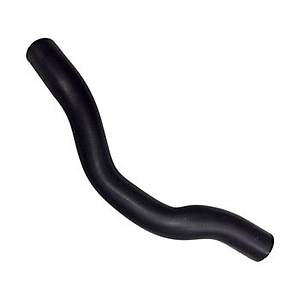 Fiesta 1.5 - 1.6 Dizel Radyat�r �st Hortumu 2013-2019 | �BRA�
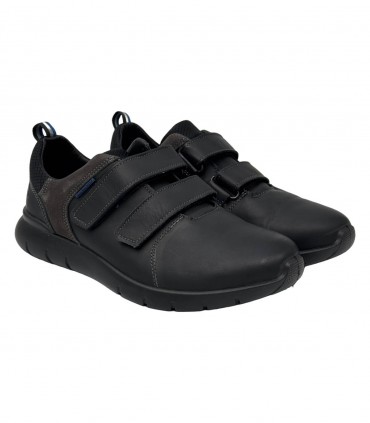 Sanagens Memory Pred 501 scarpe uomo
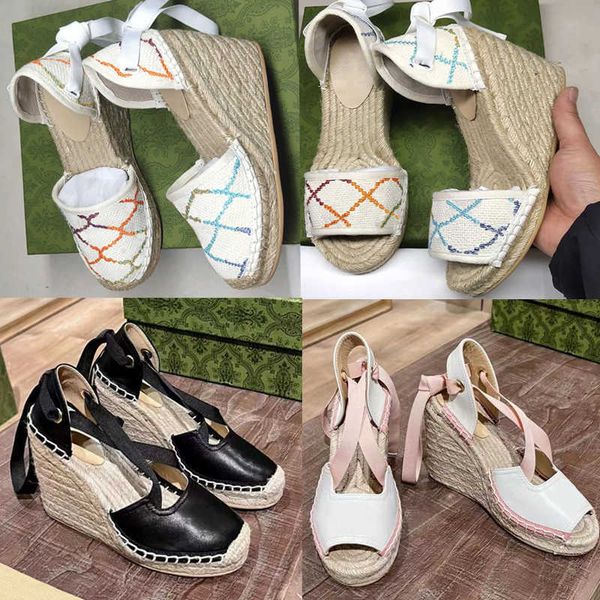 womens platform heel sandals straw woven wedge espadrille shoes leather fisherman thick heel sandal decorative ankle straps open toe toe dre, Black
womens platform heel sandals straw woven wedge espadrille shoes leather fisherman thick heel sandal decorative ankle straps open toe toe dre, Black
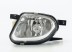 MB E W211 02->06 fog lamp L H11 02->04 DEPO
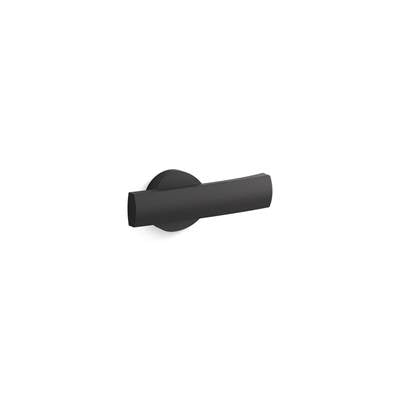 Kohler K-30919-R-BL - Santa Rosa Right-Hand Trip Lever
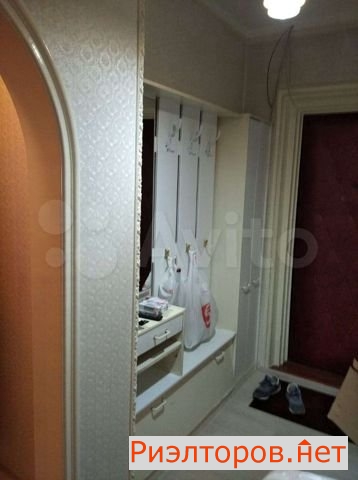 ����� �������� (���� �15)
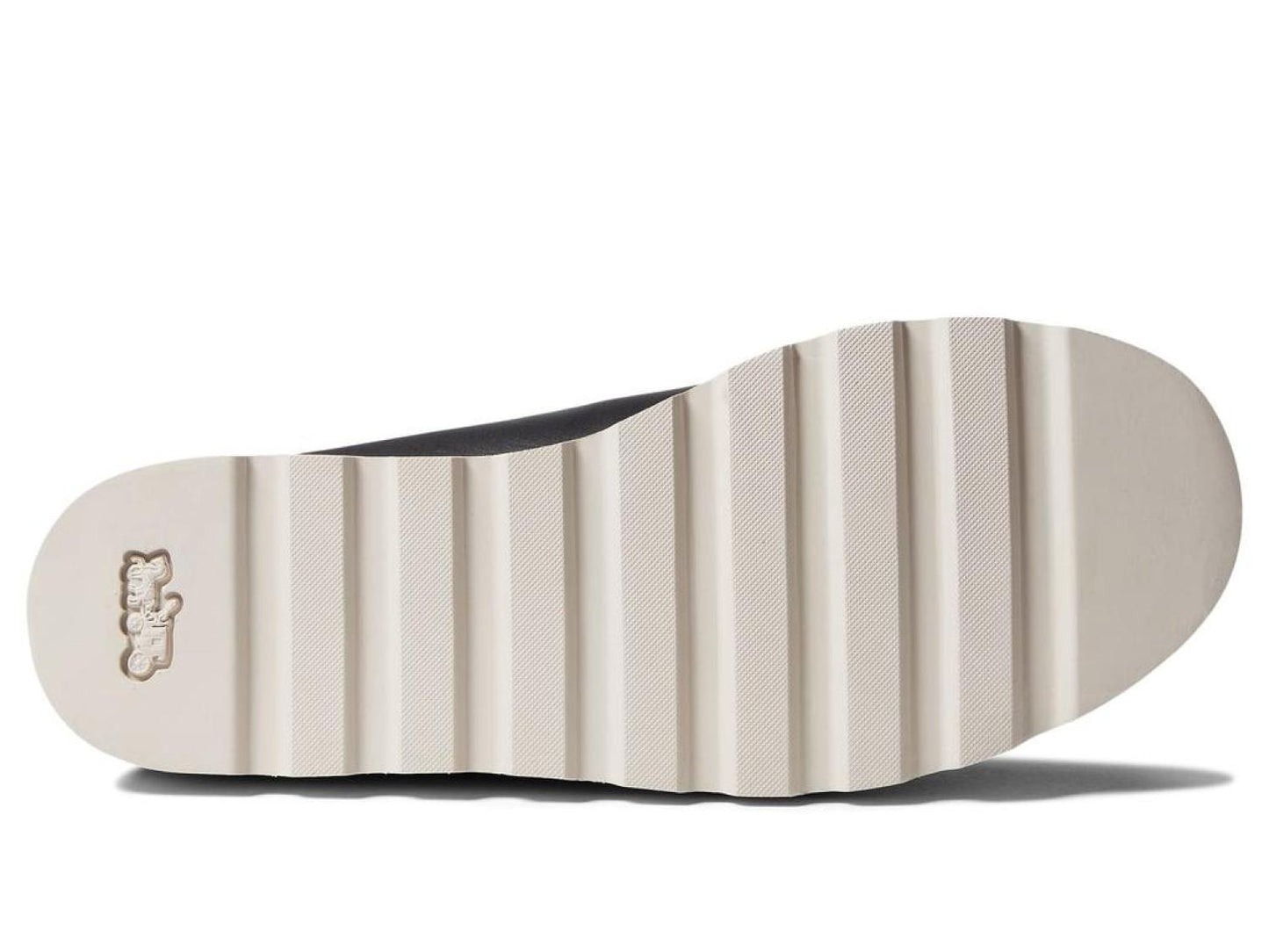 Signature Chukka Boot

##########

» What the task asks:
Copy out the listing above from the line containing "Sanagens Memory Pred 501 scarpe uomo" to the line containing "Kohler K-30919-R-BL - Santa", both included, exactly as written and minus the images.

» Exercise answer:
 Sanagens Memory Pred 501 scarpe uomo
 womens platform heel sandals straw woven wedge espadrille shoes leather fisherman thick heel sandal decorative ankle straps open toe toe dre, Black
womens platform heel sandals straw woven wedge espadrille shoes leather fisherman thick heel sandal decorative ankle straps open toe toe dre, Black
 MB E W211 02->06 fog lamp L H11 02->04 DEPO
 Kohler K-30919-R-BL - Santa Rosa Right-Hand Trip Lever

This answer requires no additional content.